LISTED ENTRIES.
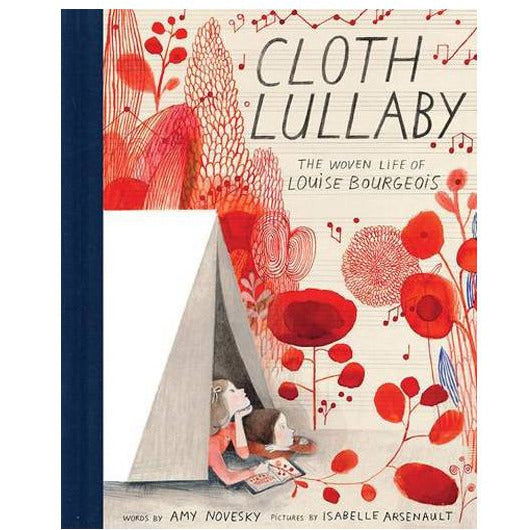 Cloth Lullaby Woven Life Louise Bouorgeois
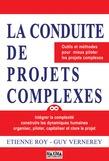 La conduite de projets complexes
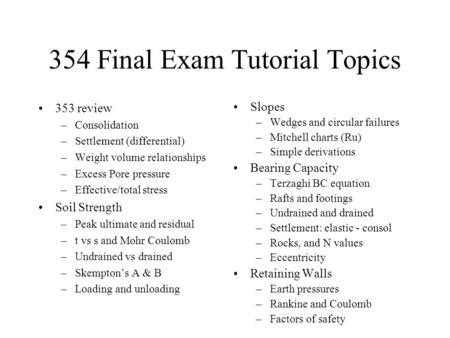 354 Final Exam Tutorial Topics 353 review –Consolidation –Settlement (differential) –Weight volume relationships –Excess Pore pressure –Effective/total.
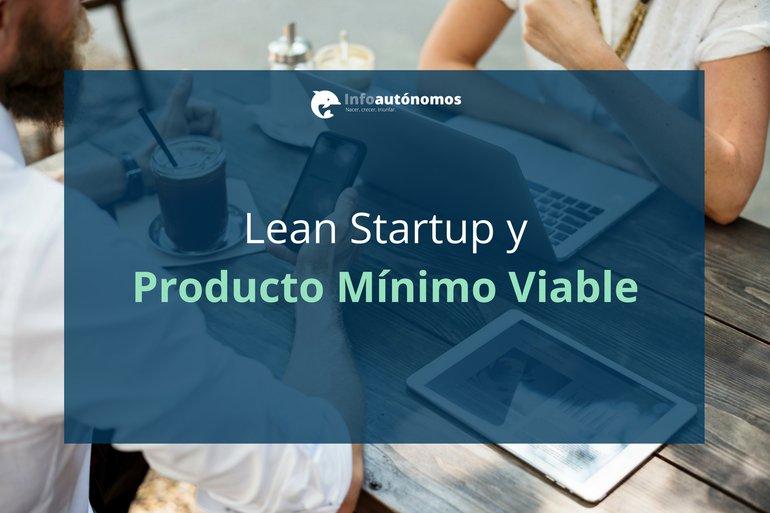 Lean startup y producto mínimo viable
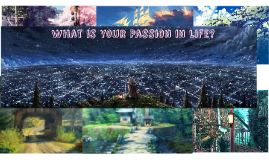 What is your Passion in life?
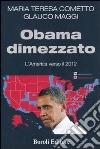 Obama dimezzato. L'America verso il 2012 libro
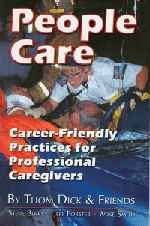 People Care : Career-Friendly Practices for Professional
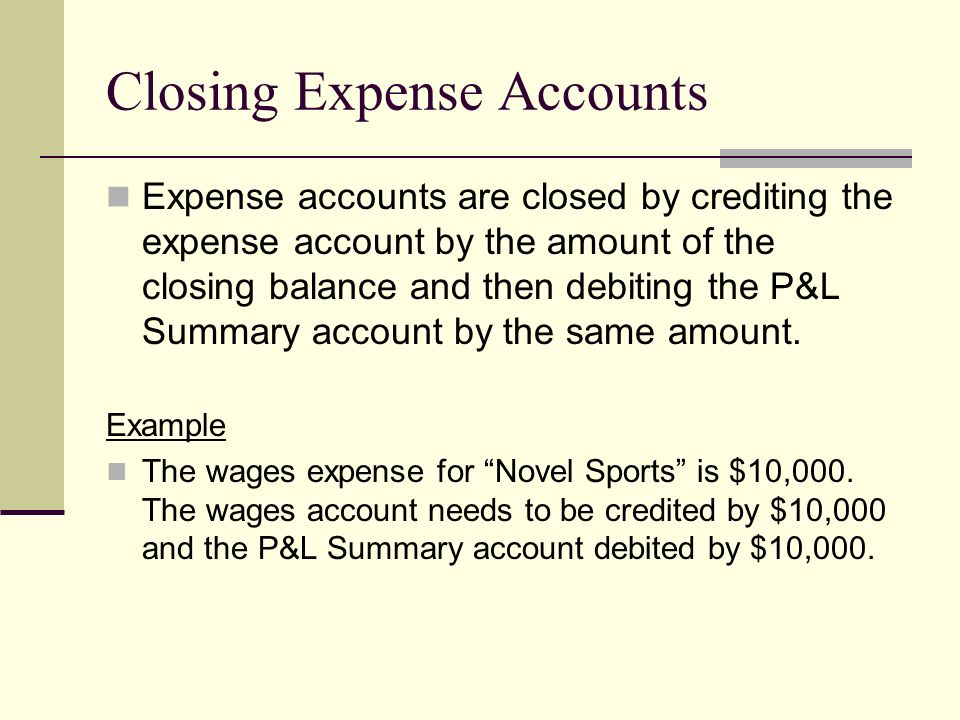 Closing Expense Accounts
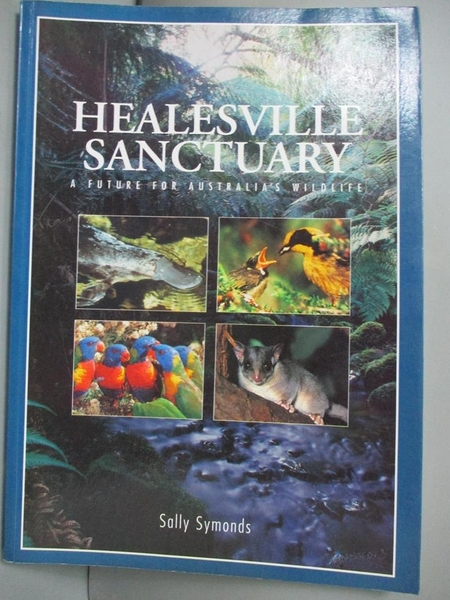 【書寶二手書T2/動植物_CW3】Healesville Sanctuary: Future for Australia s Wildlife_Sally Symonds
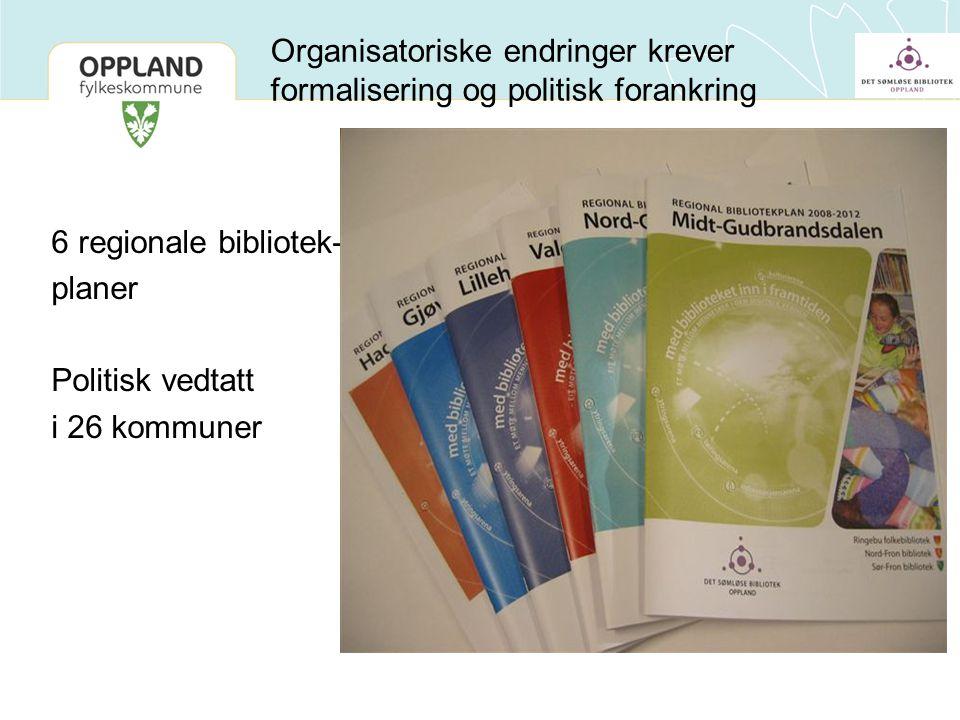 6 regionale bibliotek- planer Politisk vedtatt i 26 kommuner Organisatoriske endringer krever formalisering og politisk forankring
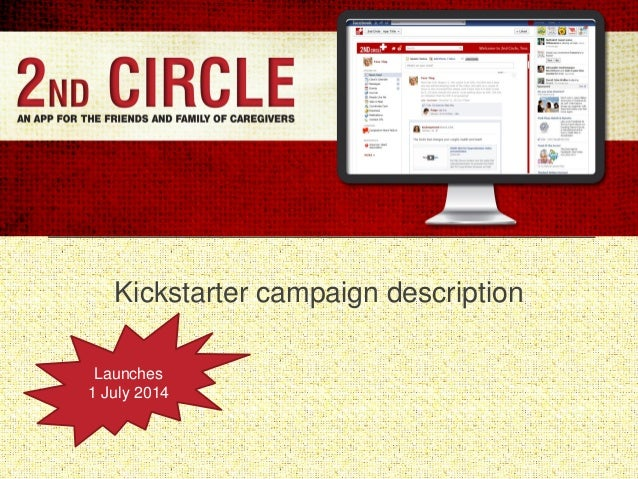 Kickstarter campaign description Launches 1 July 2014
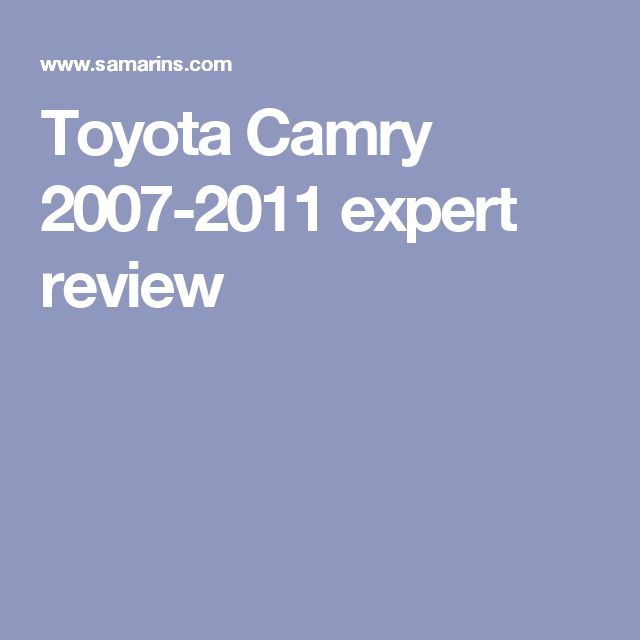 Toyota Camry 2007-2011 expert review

WHAT THE TASK ASKS. Everything from the line with "Lean startup y producto mínimo viable" through the end of the listing above, both ends included, should be set down exactly; copy nothing else, and skip the pictures.

RESPONSE TO THIS TASK.
 Lean startup y producto mínimo viable
 What is your Passion in life?
 Obama dimezzato. L'America verso il 2012 libro
 People Care : Career-Friendly Practices for Professional
 Closing Expense Accounts
 【書寶二手書T2/動植物_CW3】Healesville Sanctuary: Future for Australia s Wildlife_Sally Symonds
 6 regionale bibliotek- planer Politisk vedtatt i 26 kommuner Organisatoriske endringer krever formalisering og politisk forankring
 Kickstarter campaign description Launches 1 July 2014
 Toyota Camry 2007-2011 expert review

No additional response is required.